- Quick delivery company Gopuff has laid off about 2% of its global workforce, a spokesperson from the company said in an email to C-Store Dive on Thursday.
- Gopuff’s latest staff cuts included more than 100 employees across its operations department, including engineering and information technology, according to Bloomberg, which first reported the news.
- This marks Gopuff’s third round of layoffs over the past year as the company — like other ultrafast delivery startups — has struggled to grow amid increasingly challenging market conditions.
Gopuff’s first signs of trouble came last April when the company fired 3% of its workforce — which came out to about 450 employees — as part of an internal “realignment” aimed at improving the company’s financial performance, its co-founders said at the time.
Three months later, Gopuff said it would cut 10% of its staff and closed dozens of dark stores as it continued to struggle amid tight market conditions. In October, Gopuff confirmed it let go of 250 customer service employees as part of the July layoffs.
According to Bloomberg, Gopuff had about 10,000 total employees as of September 2022.
Despite Gopuff’s previous layoffs pointing to the cash-saving state rapid delivery companies must endure as their capital funding fades, Gopuff’s spokesperson said that this 2% reduction was not a cost-cutting effort, but instead part of an annual performance review process in which top performers are rewarded and low performers are let go.
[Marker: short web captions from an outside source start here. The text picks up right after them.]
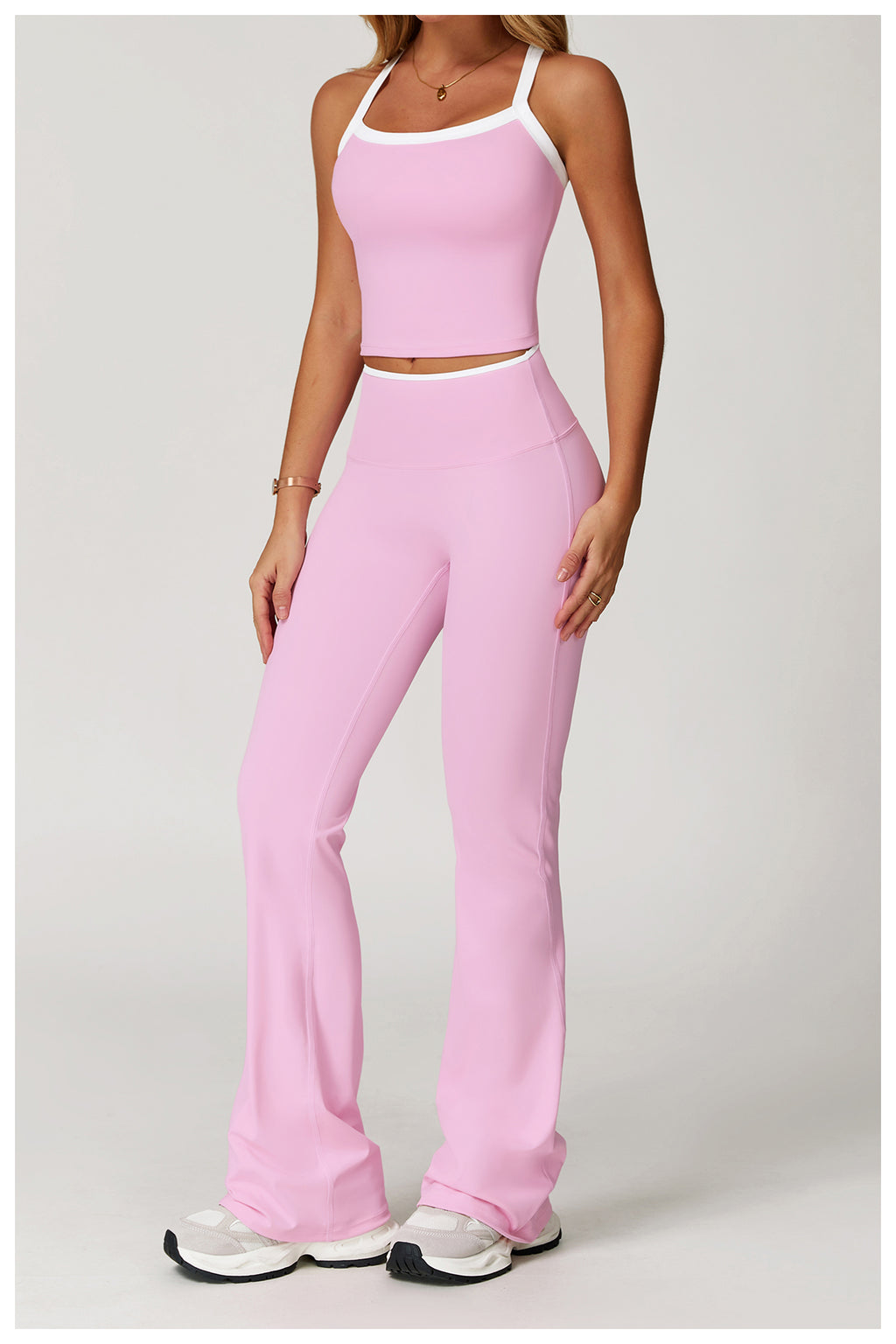 Sports flared pants contrast color high waist quick dry wide leg trousers sports running fitness flared pants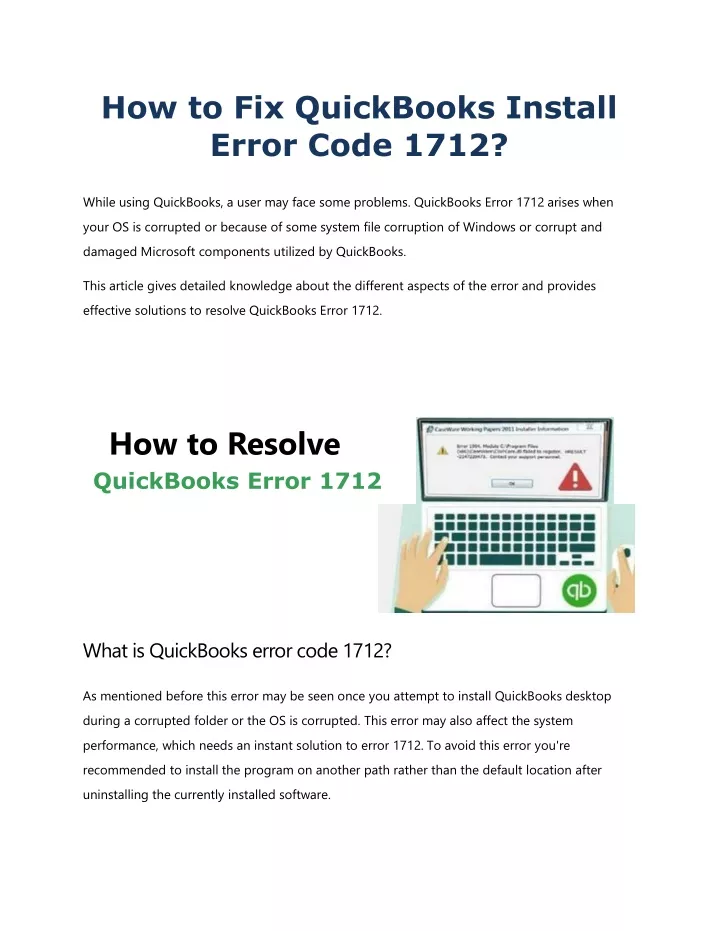 how to fix quickbooks install error code 1712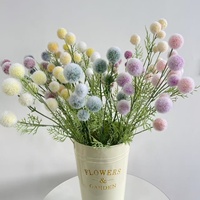 Fleurs artificielles en gros, faites à la main, à 9 têtes, en pompons floqués, boules d'herbe duveteuses, décorations d'Halloween, fausses fleurs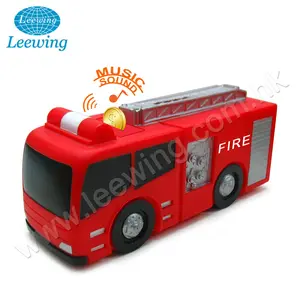 Motor De Caminhão de Bombeiros Do Carro de Som de Música de plástico PVC Coin Bank Money Saving Box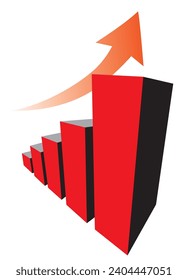 3D bar graph chart icon illustration set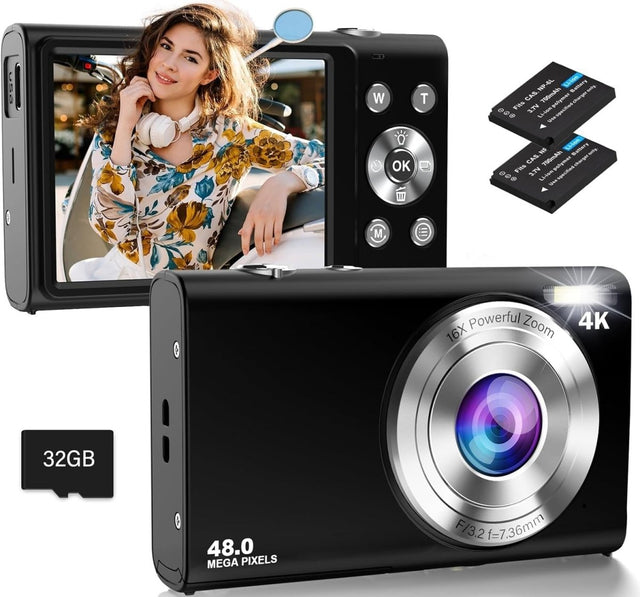 4K 48MP Digital Camera Autofocus Compact Camera 32GB 16X Zoom Black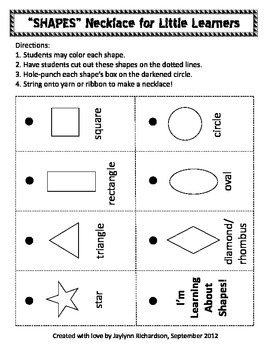 Preview of Shapes Necklace for Little Learners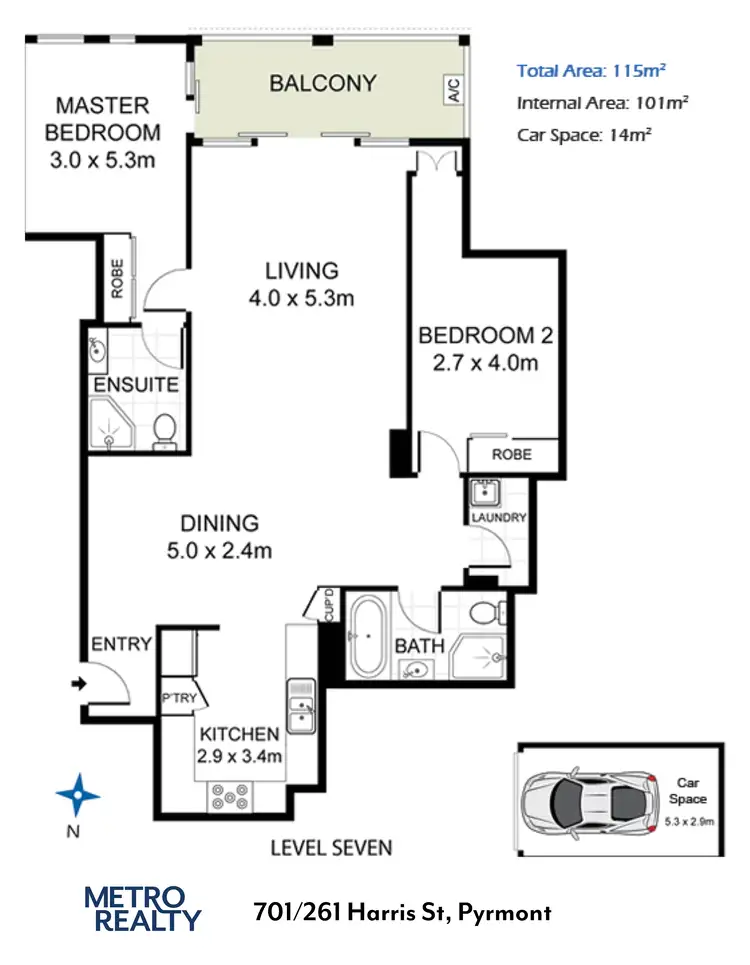 Floorplan of Homely apartment listing, 701/261 Harris Street, Pyrmont NSW 2009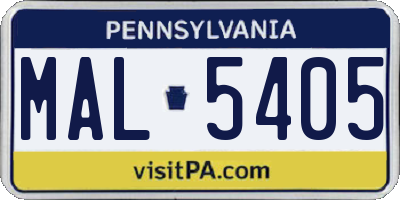 PA license plate MAL5405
Additionally, the spokesperson noted that Gopuff has consolidated a handful of business units under new leadership in its tech and human resources divisions.
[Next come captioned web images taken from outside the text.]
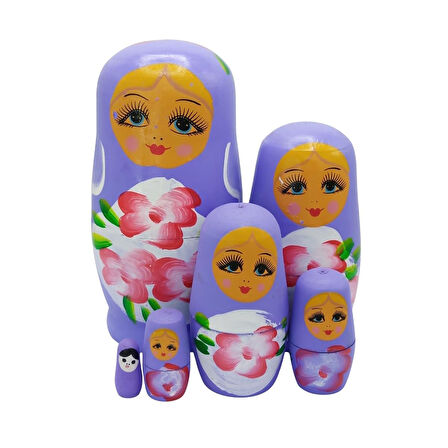 Ahşap Matruşka Bebek Altılı Set Mor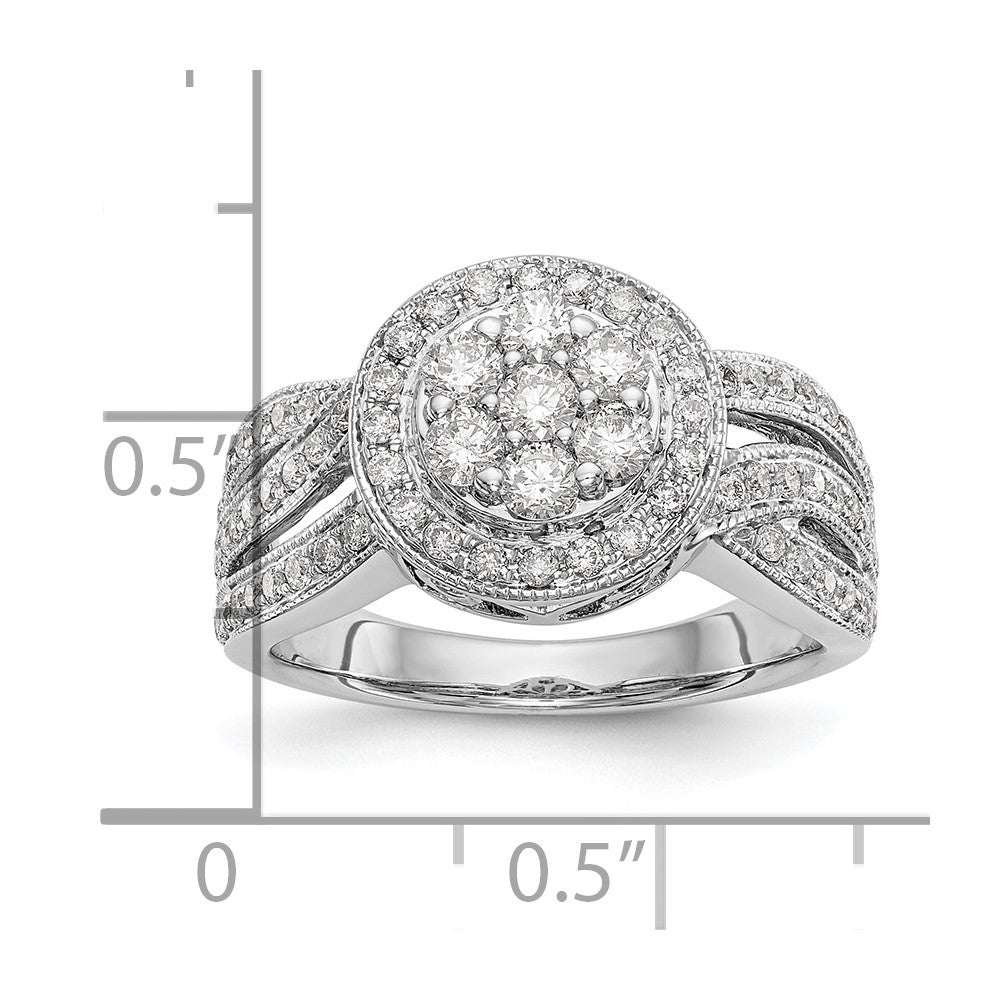 14K Weißgold Komplett Diamant Cluster Verlobungsring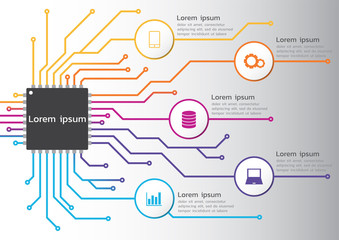 Circuit board technology infographic. Vector 5 options colorful design. for workflow layout, diagram, web design, process chart.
Rapid delivery exploded a few years ago as startups and retailers looked to grow their e-commerce arms amid the COVID-19 pandemic. However, as consumers and businesses reverted to pre-pandemic habits, some of these delivery startups have scaled back or flopped entirely as they’ve struggled with slow demand and inflation.
Companies like Buyk, Fridge No More and 1520 have shuttered, while Jokr exited the U.S. to focus on Latin America last summer. On March 9, Circle K-backed Food Rocket ceased its operations.